**Your assignment**.
The answer consists of the lines from the line holding "Remera Zara - Vista 3" through the last line of the entries, retyped exactly, and nothing else. No pictures belong in it.

[Data supplied — start]

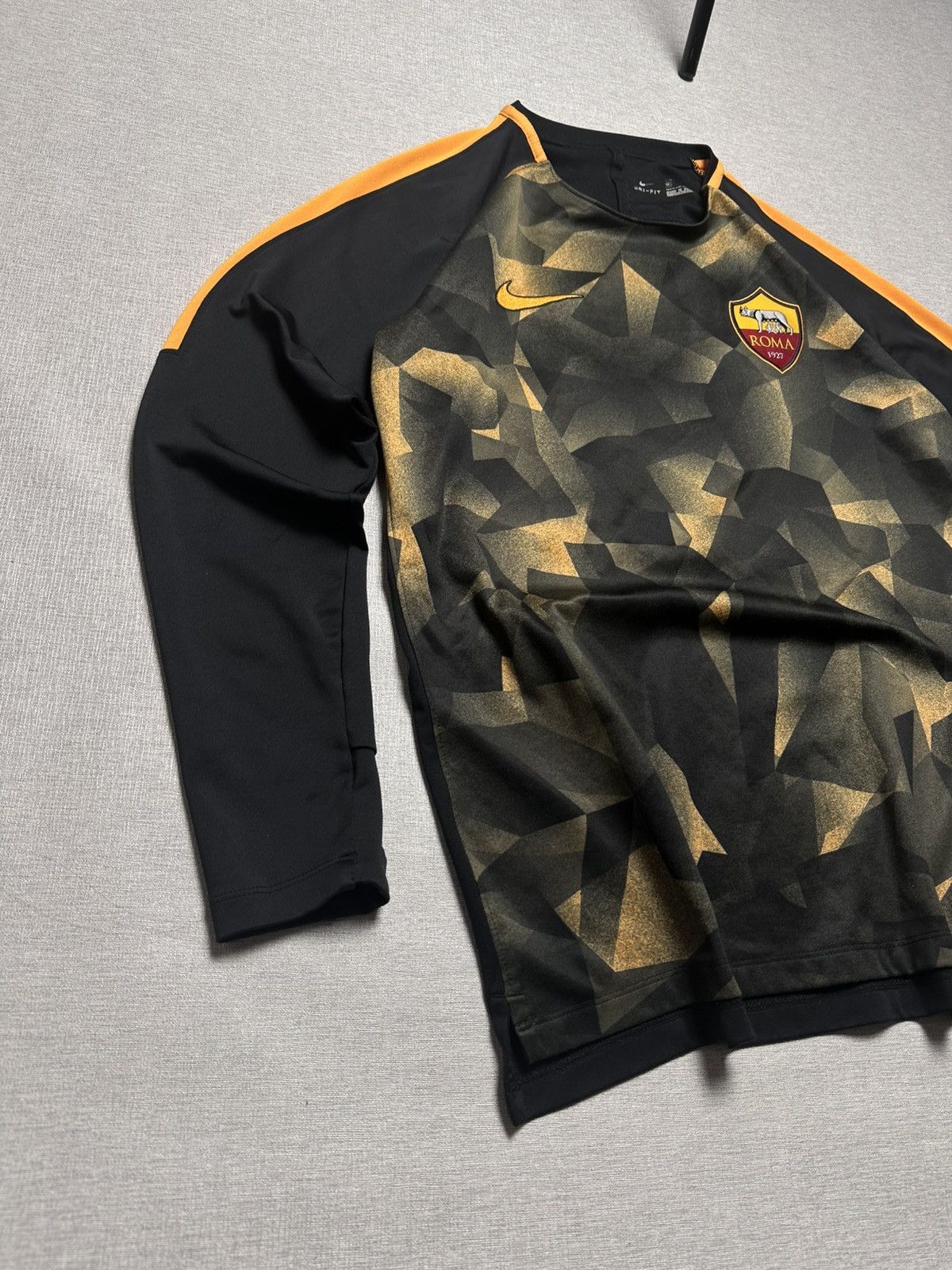 Nike Nike AS Roma International Club 2017/2018 Size US M / EU 48-50 / 2 - 4 Thumbnail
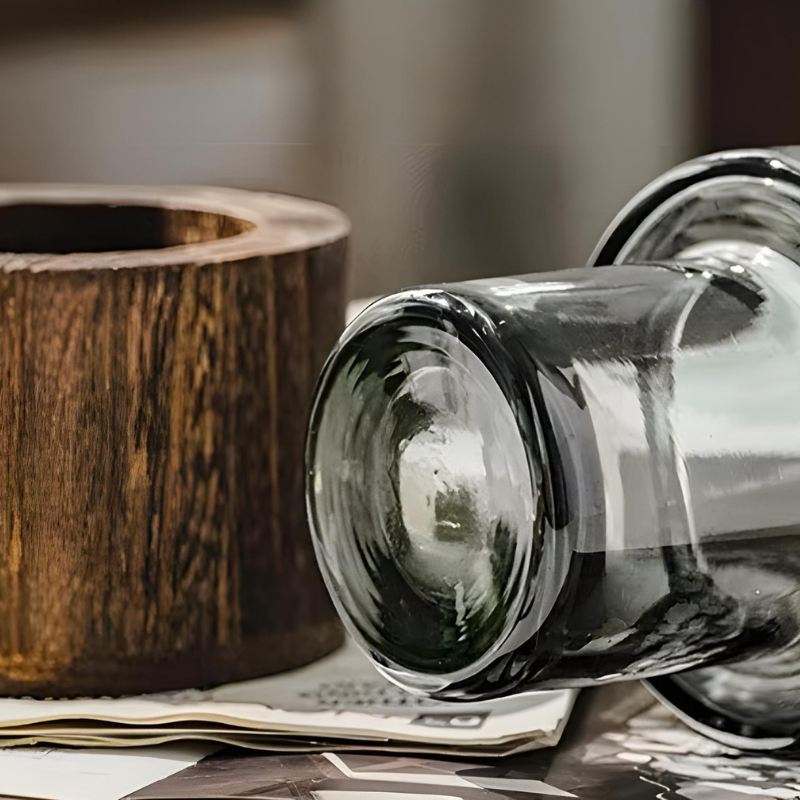 Vase en Verre Noir Cylindrique | Moderne et Décoratif avec Base en Bois Élégante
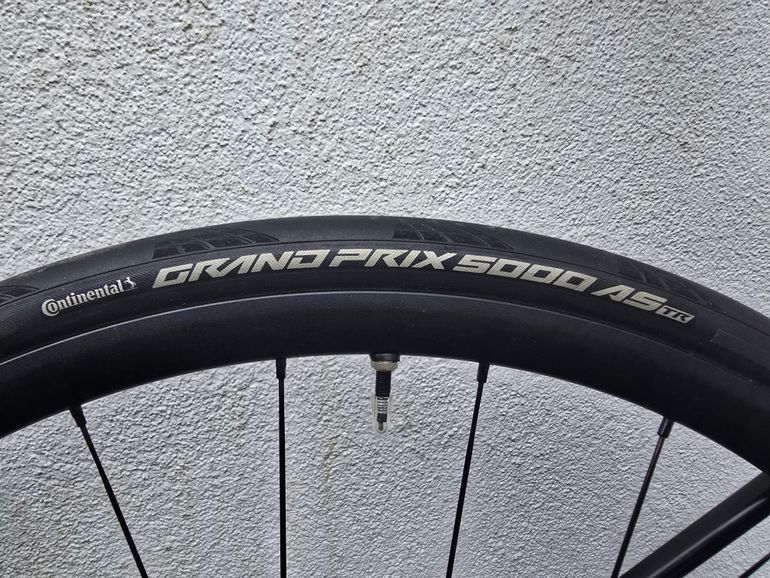 Specialized Allez Sprint Disc 2020 2020 Road & Gravel d'occasion — image 9 sur 19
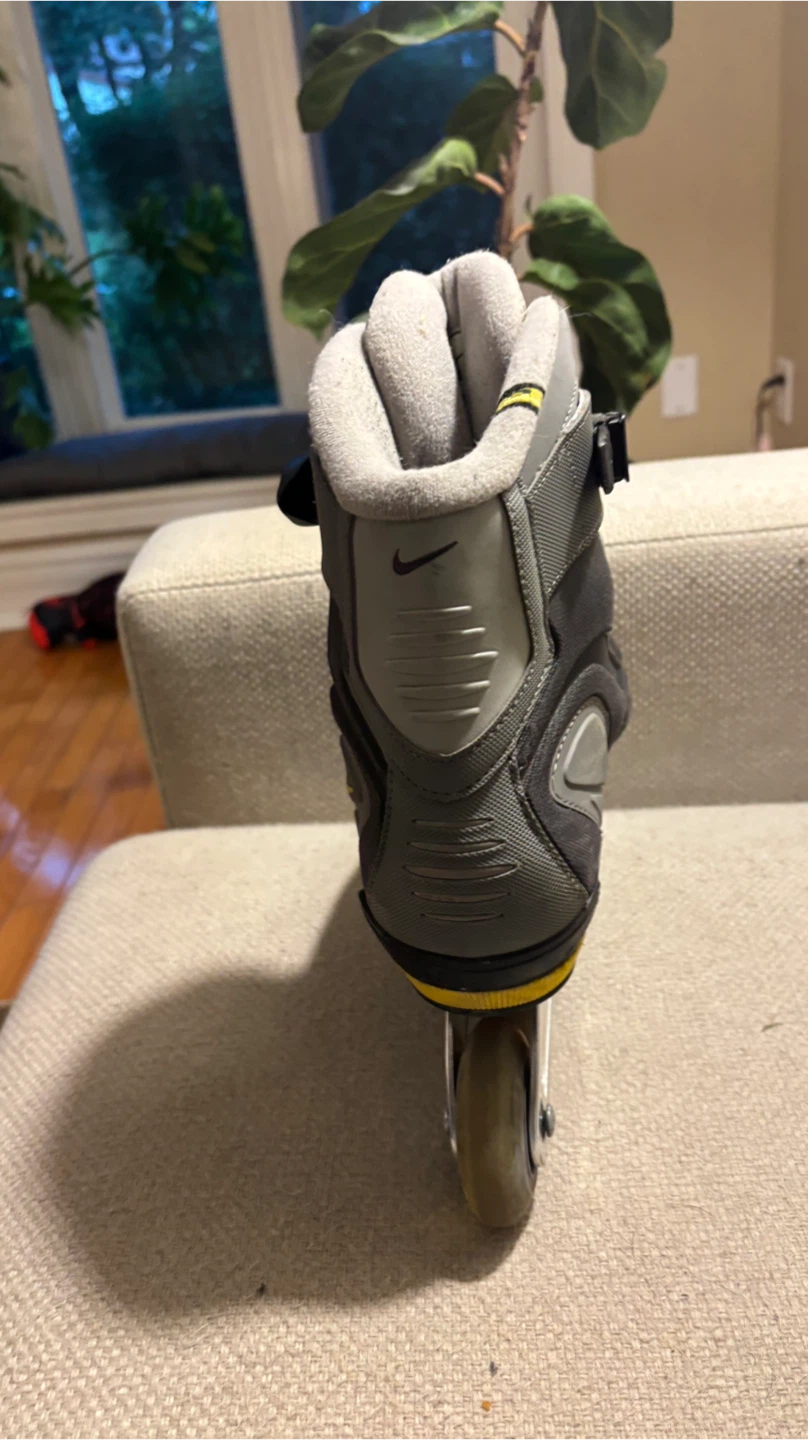 Nike Inline Skates - SIZE 11 US - photo 4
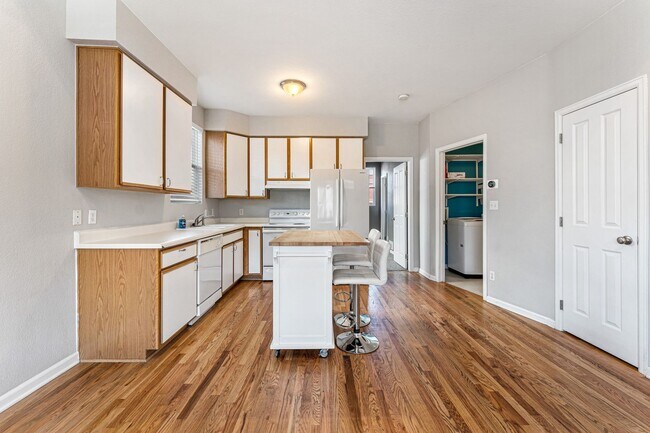 Building Photo - Lovely Townhome with A Garage and Central AC!
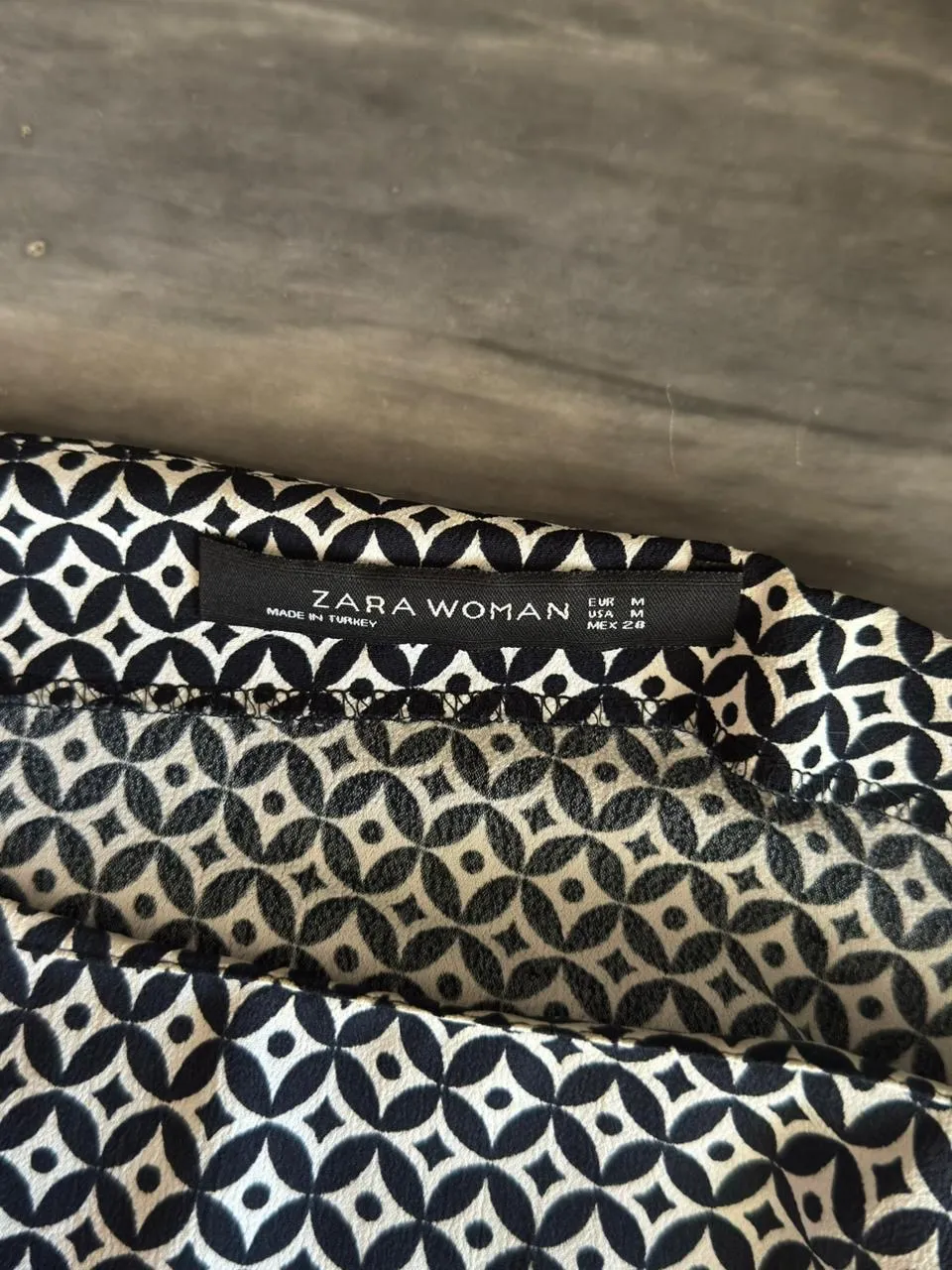 Remera Zara - Vista 3
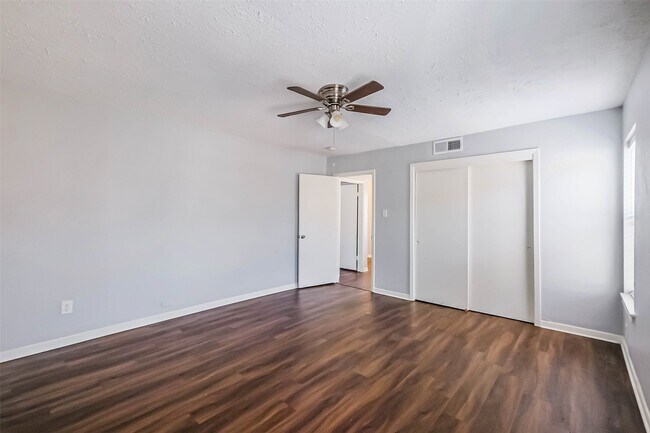 Building Photo - 5922 Fairdale Ln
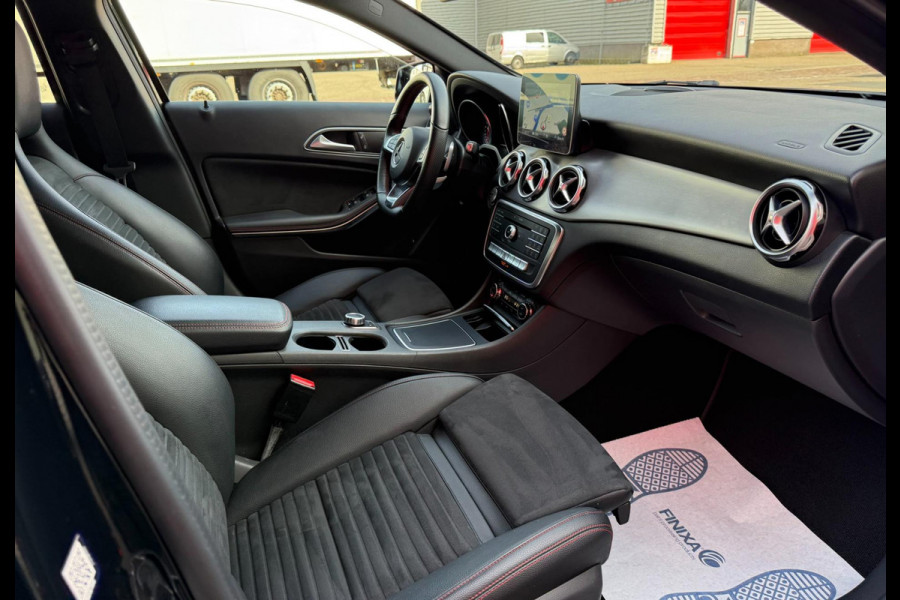 Mercedes-Benz GLA 180 Business Solution AMG Limited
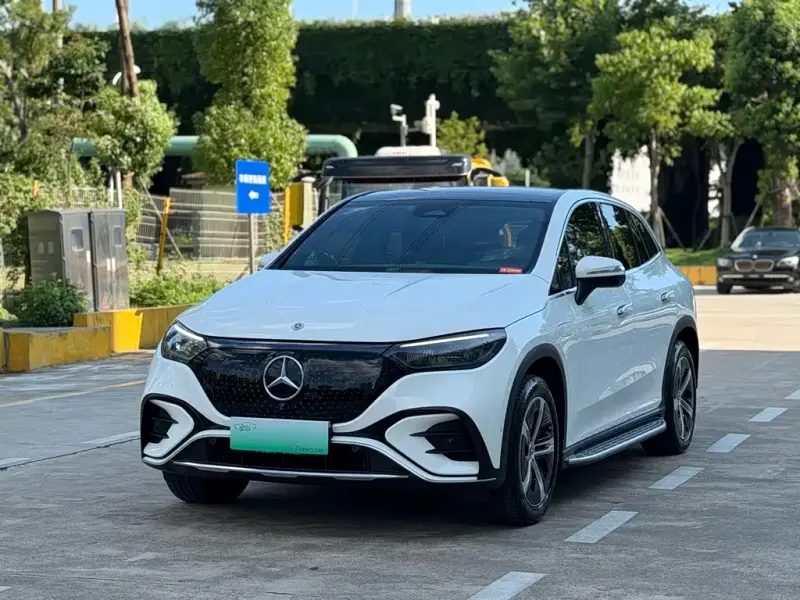 Mercedes-Benz EQE, 2024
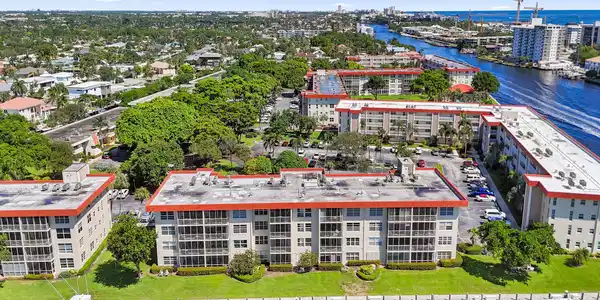 3050 NE 48th Court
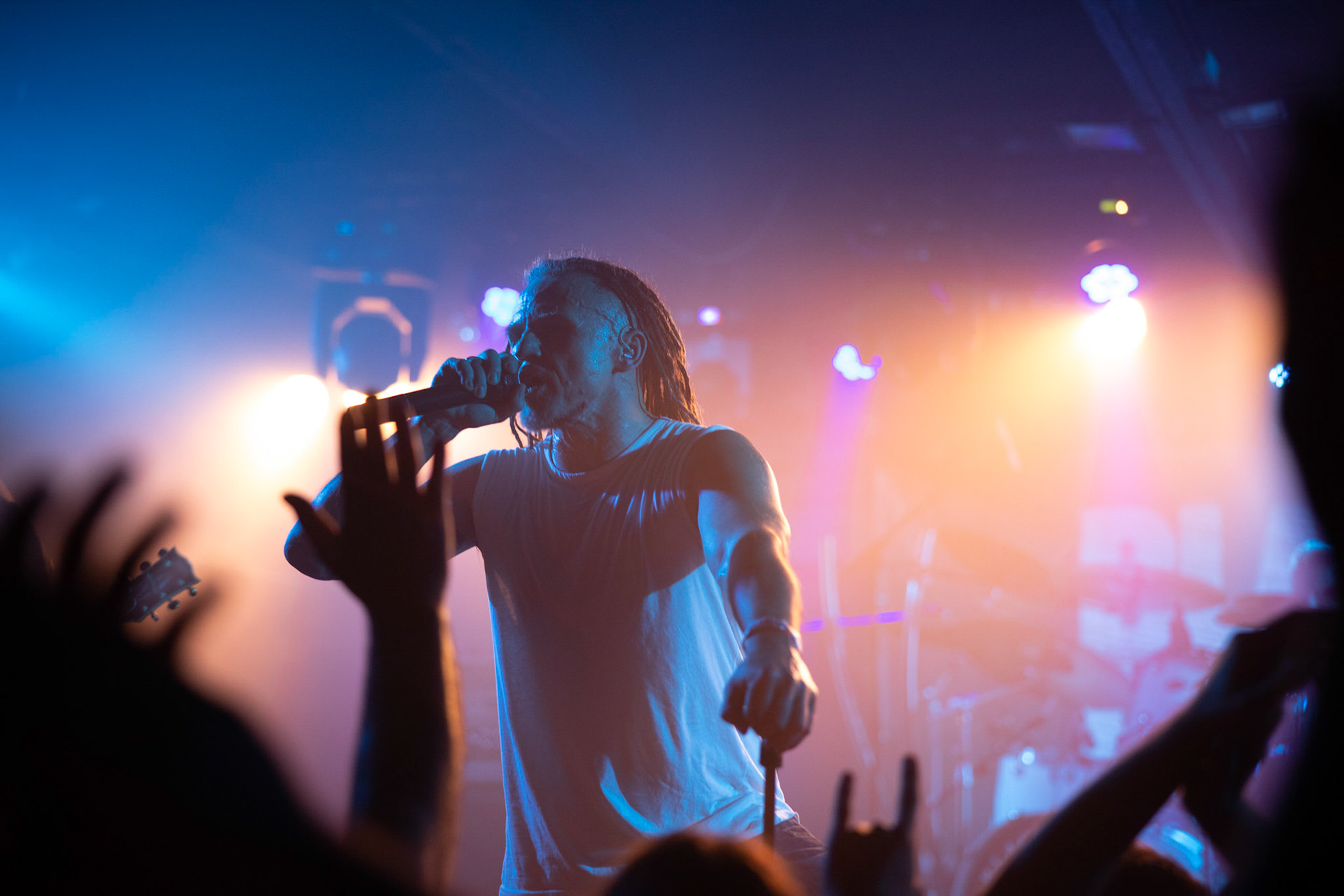 BLACK RIVER – rock, metal, punk, super grupa muzyków BEHEMOTH, DIMMU BORGIR, ROOTWATER, GEISHA GONER, HUNTER, VESANIA, NEOLITHIC.

Maciej Taff – wokal
Piotr „Kay” Wtulich – gitara
Artur „Art” Kempa – gitara
Tomasz „Orion” Wróblewski – bass
Dariusz „Daray” Brzozowski – perkusja
agencja Winiarybookings 
 fot. Andrzej Wasilkiewicz/Reporter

[Data supplied — finish]

**Task output**.
 Remera Zara - Vista 3
 Building Photo - 5922 Fairdale Ln
 Mercedes-Benz GLA 180 Business Solution AMG Limited
 Mercedes-Benz EQE, 2024
 3050 NE 48th Court
 BLACK RIVER – rock, metal, punk, super grupa muzyków BEHEMOTH, DIMMU BORGIR, ROOTWATER, GEISHA GONER, HUNTER, VESANIA, NEOLITHIC.

Maciej Taff – wokal
Piotr „Kay” Wtulich – gitara
Artur „Art” Kempa – gitara
Tomasz „Orion” Wróblewski – bass
Dariusz „Daray” Brzozowski – perkusja
agencja Winiarybookings 
 fot. Andrzej Wasilkiewicz/Reporter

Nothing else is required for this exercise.